Силуянов же сиял и наслаждался, он по праву считал этот день пиком своей интеллектуальной победы. Хотя бы потому, что вновь доказал безошибочность знания людской сущности и доказал права на жизнь сразу нескольких своих теорий, по одной из которых на закате своей карьеры защитит кандидатскую диссертацию, которая, как редкие из множества, ляжет в основы теории сыска.
Отец Иоанн, хоть и был еще совсем не стар, и даже более того, только перешагнул рубеж пятого десятка, ссутулился, потух очами, но просветлел лицом, словно ликом, уйдя в глубокую молитву о новом чаде своем, которое в эти минуты преображалось.
Из перечисленных нами, а к ним можно причислить и многих других, не менее, а скорее более важных, участников процесса: конечно, присяжных заседателей, судью, обвинителя, секретаря, присутствующих приглашенных свидетелей, потерпевших и остальных, каждый из которых не только по своему участвовал в проистекающем, но по различному воспринимал и оценивал происходящее.
Многие из них в последствии будут давать интервью, но в основном говорить станут о себе и о своих ощущениях по поводу услышанного и увиденного.
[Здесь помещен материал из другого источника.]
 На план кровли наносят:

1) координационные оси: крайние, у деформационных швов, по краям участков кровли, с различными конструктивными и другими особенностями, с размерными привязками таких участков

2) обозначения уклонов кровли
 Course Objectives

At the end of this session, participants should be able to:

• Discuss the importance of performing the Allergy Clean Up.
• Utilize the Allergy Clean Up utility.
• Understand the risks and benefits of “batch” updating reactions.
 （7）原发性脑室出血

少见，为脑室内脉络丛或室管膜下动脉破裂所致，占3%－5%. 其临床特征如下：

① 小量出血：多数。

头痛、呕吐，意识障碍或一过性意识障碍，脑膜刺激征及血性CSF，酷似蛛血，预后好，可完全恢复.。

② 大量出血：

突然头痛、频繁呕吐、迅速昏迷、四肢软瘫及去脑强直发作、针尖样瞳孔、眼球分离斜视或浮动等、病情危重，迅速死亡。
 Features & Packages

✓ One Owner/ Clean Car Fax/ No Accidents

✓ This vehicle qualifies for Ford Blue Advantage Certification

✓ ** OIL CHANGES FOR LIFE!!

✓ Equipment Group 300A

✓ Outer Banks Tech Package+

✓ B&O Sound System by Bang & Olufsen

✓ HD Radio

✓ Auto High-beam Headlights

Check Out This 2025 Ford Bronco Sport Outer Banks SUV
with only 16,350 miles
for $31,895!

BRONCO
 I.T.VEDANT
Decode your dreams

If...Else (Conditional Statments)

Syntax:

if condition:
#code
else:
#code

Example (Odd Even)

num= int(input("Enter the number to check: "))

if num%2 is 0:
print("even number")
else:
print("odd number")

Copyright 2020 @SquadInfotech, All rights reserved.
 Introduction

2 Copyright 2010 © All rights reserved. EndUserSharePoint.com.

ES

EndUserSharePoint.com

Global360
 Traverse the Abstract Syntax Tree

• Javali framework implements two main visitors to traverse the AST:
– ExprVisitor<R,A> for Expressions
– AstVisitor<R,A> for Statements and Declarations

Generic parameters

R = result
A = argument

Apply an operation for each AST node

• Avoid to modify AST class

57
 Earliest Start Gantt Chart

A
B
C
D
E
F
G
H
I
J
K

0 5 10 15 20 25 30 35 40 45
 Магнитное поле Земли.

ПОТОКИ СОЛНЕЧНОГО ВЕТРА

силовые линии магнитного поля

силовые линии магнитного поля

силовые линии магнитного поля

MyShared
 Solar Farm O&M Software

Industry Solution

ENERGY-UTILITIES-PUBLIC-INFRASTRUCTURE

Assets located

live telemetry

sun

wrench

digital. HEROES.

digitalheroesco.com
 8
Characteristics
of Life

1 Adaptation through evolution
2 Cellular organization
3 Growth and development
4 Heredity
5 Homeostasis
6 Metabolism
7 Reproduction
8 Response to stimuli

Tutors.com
О говорившем же и его неожиданном поступке, объяснения, которому никто из них дать, хоть как-нибудь близко к действительному, не смог, а потому и предпочитал об этом не распространяться. Ближе всех подобрался Мартын. Он кажется начал понимать загадочную душу, но не разумом, а интуицией, то есть, в сущности, той же душой, которая, по всей видимости, так же искала освобождения хоть на немного от пут, и нашла.
Скоро мы увидим его, ушедшего в глубь своего разума, неистово осеняющего себя крестным знамением, на литургии, проводимой знакомым нам священником – протоиереем Иоанном, силой веры которого проникся на столько, что попросил быть его духовником, в чем и получил согласие, с условием молиться за арестованных им преступников.
А сии чудеса не закончились, ибо и речь новоиспеченного оратора только началась. Попросив стакан воды, Алексей продолжал, намереваясь говорить до тех пор, пока хватит сил у него, или не окончатся они у присутствующих:
– Что же касается моей персоны, то очевидно, что перед вами человек, который не получился…: не получился, как сын, не получился, как муж, не получился, как отец, брат… Я единственный в семье мужчина, который не вышел как офицер, хотя и стал потомственным, со времен службы одного из моих пращуров еще князю Дмитрию Пожарскому…, ну…что вышло, то вышло!